In response to the allegations, two Defense Department spokesmen, Lt. Col. Todd Breasseale at the Pentagon and Capt. Robert Durand, director of public affairs for the Joint Task Force Guantanamo (JTF-GTMO), have acknowledged there is a hunger strike, but deny the event is occurring on as large of a scale as originally exposed by the attorneys.
“That there is any concrete, mass hunger strike — that is an utter fabrication,” Breasseale said. “Some who claim to be hunger striking are in fact eating handfuls of trail mix, nuts and other food. They are taking in plenty of calories.”
In a letter to the international news organization Russia Today (RT), Durand wrote that the JTF-GTMO “takes its duty to treat detainees humanely very seriously and seeks to ensure we conduct ourselves in accordance with the highest standards, and we remain under continual scrutiny, oversight and inspection.”
Durand also called the allegations about the mass hunger strike and the confiscation of personal items, including the Quran, “outright falsehoods and gross exaggerations.”
According to the Pentagon, a detainee is on a hunger strike when they refuse nine consecutive meals, are not seen snacking and have lost a certain amount of body weight.
Based on this definition, Durand says 24 detainees were on a hunger strike as of March 19, and eight of those strikers had lost enough weight that doctors were force-feeding them liquid nutrients through tubes inserted into their noses and down into their stomachs.

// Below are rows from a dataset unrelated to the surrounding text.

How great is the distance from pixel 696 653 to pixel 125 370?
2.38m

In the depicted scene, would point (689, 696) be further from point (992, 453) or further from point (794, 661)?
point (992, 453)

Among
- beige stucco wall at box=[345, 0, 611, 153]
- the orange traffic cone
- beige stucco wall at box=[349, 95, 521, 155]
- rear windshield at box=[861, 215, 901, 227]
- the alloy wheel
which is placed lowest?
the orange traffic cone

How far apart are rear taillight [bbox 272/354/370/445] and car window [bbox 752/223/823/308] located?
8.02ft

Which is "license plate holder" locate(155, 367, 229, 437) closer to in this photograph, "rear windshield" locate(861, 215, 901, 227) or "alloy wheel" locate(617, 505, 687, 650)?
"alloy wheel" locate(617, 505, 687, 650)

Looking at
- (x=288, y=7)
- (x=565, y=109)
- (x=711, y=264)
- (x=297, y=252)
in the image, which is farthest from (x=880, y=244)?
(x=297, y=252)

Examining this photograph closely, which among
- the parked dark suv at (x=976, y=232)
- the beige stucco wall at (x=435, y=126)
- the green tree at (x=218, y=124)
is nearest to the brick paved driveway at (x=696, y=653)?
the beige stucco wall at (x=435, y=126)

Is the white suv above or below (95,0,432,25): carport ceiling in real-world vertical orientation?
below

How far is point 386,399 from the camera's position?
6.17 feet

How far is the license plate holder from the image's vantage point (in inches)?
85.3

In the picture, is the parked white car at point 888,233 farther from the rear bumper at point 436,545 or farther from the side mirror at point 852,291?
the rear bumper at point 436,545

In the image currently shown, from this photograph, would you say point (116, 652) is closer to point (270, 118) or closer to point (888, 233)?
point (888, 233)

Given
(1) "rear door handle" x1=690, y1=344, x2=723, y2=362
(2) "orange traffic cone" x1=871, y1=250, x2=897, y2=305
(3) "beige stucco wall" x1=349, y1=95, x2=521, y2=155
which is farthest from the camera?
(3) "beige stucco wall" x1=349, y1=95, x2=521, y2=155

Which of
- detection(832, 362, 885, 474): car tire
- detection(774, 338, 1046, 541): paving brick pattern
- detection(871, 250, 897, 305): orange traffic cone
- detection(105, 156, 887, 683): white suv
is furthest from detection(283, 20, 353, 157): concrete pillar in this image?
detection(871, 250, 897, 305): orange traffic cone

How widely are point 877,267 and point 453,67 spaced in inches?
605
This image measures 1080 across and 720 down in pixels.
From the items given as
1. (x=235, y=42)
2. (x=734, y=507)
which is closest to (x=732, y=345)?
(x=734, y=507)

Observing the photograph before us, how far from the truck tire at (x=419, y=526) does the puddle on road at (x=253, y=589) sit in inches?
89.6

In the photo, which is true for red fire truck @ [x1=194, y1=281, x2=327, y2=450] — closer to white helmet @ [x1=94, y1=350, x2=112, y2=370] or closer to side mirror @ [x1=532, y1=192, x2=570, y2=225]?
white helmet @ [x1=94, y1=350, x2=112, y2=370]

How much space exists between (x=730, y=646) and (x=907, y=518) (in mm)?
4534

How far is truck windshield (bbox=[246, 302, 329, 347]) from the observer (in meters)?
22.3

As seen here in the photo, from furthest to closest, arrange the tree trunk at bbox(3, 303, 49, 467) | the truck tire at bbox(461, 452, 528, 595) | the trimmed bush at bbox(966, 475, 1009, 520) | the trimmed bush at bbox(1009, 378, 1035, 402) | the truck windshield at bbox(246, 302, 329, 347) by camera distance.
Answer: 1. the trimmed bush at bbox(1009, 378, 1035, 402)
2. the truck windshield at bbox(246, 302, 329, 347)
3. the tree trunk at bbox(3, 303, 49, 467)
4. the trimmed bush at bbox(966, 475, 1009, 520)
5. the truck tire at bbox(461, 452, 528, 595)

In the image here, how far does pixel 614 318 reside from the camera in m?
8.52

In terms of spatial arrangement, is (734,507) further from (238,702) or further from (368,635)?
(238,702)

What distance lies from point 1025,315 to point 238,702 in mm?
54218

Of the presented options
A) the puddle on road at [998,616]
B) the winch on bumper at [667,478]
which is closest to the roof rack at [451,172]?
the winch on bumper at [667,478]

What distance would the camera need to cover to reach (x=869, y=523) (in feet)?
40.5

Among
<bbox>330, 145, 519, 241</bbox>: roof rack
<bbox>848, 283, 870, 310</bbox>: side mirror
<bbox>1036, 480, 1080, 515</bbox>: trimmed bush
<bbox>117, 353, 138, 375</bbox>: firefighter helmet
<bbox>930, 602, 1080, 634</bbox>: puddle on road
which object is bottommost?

Lack of a universal definition of what constitutes a hunger strike, added to the lack of information about what occurs at Guantanamo Bay prison, has left human rights organizations dissatisfied.
“If the definition of a hunger striker is entirely in their control and is a matter of their discretion, then I think that explains how they are able to say that there are no more than a handful of men on hunger strike,” said Pardiss Kebriaei of the CCR.
Still, Durand insists that the hunger strike is not as large-scale as once thought. “If it was 166 [detainees], I would tell you it was 166. I don’t have a reason to low ball or pad the numbers.”